The original shrinkage method and the simple alternatives proposed above treat each indicator variable independently. In reality, the indicators that are combined for each domain score are (usually positively) correlated. In principle, shrinkage can be improved by obtaining better between- and within-data zone variance estimates. This can be achieved by estimating the covariance structure of indicators between data zones, though the within-data zone covariance structure cannot, with the data available, be obtained. Multivariate shrinkage techniques are available ¹³ that utilise this information and this was proposed as an alternative to univariate shrinkage for each domain; furthermore, for age-sex standardised indicator variables, multivariate shrinkage could be applied to all age-sex subgroups simultaneously.

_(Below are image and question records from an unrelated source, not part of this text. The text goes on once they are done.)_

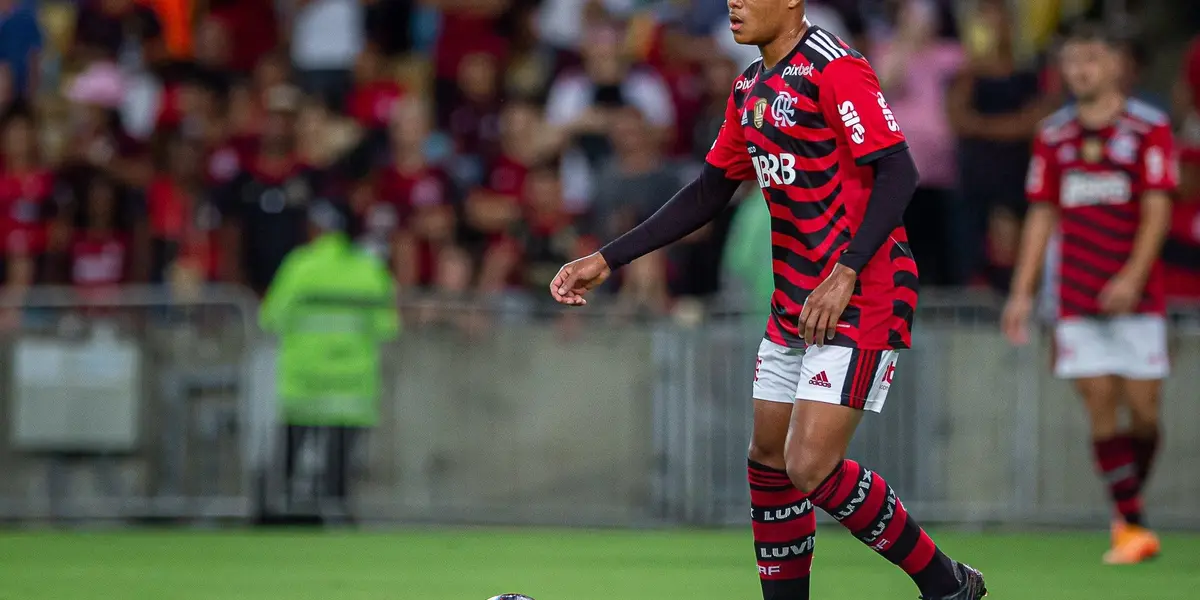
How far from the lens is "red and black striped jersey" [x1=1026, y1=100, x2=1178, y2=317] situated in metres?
9.49

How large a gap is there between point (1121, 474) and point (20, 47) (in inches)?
442

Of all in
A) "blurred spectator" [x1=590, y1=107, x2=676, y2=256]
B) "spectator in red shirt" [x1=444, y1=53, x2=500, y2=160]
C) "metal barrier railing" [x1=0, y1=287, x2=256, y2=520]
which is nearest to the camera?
"metal barrier railing" [x1=0, y1=287, x2=256, y2=520]

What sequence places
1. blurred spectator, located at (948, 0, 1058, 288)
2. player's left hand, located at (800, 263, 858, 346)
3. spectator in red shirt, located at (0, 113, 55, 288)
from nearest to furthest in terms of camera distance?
player's left hand, located at (800, 263, 858, 346), blurred spectator, located at (948, 0, 1058, 288), spectator in red shirt, located at (0, 113, 55, 288)

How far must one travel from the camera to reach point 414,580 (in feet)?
29.5

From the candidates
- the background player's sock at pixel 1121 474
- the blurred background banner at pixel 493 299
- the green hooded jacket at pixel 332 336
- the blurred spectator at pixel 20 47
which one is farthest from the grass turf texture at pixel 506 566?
the blurred spectator at pixel 20 47

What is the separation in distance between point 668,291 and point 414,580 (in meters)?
4.77

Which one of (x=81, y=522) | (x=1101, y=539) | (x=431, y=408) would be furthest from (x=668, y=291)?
(x=81, y=522)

Various model-base shrinkage methods were also proposed. These use random effects models to estimate the average value of an indicator in each data zone. These estimates are shrunk towards the higher-level average value in much the same way as with the original method.

However, the models can be generalised to incorporate several layers of higher-level units, for example data zones within IGs, IGs within LAs and LAs within the national dataset. In this way, data zone, IG and LA average indicator values are all shrunk towards higher-level averages. Also, multivariate shrinkage can be achieved by modelling several indicators simultaneously as an additional level in the model. The final, and most complex shrinkage alternative proposed, was via a spatial shrinkage model, which models the correlation between geographically proximate data zones.

3.3. Factor Analysis

The use of Factor Analysis ( FA) was also highlighted for review in the SE Strategy document. The original SIMD algorithm assumes that there is a single latent variable underlying each of the health, education and access domains, and FA is used to identify the weighted combination of the indicators in each domain that best estimates these latent factors. Prior to FA, each indicator variable is ranked over all data zones and transformed to a standard Normal distribution.

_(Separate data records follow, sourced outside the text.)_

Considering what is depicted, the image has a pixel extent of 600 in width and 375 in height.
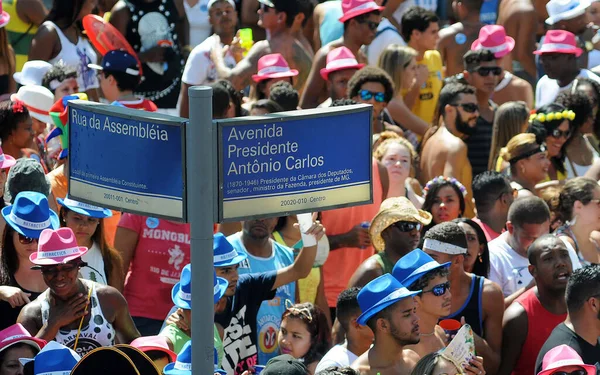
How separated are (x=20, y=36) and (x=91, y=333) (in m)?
5.41

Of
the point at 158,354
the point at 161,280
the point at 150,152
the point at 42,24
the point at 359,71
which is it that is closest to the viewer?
the point at 150,152

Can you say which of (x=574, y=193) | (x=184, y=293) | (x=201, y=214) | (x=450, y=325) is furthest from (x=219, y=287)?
(x=574, y=193)

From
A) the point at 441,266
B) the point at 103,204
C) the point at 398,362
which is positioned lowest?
the point at 398,362

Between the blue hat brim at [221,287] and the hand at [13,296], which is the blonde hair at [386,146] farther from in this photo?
the hand at [13,296]

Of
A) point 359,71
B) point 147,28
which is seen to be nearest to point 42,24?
point 147,28

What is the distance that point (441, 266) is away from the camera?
19.9 feet

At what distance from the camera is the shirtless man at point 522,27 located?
11.7 meters

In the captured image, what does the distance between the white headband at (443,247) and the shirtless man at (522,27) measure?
5.29m

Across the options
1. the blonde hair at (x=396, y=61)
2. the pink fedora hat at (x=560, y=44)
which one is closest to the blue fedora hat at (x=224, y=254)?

As for the alternative shrinkage methods, modifications to the original FA method would be evaluated by application to the simulated datasets.

The simplest alternative to FA that was proposed was Principal Components Analysis ( PCA) which identifies the linear combination of the indicator variables in each domain that explains the largest possible proportion of the total variance across all component indicators (after ranking and transformation to standard Normal variates). Additional modifications for evaluation were to use FA and PCA on indicator variables that were either untransformed, or subjected to alternative transformations of ranking, or ranking followed by an exponential transformation.

A more complex alternative was also planned, using a generalised FA technique ¹⁴. This uses the untransformed indicator variables, but assumes a distribution for these other than a Normal distribution; in most cases a Binomial, for those indicators that are expressed as a proportion (or percentage) of the data zone population (or sub-population).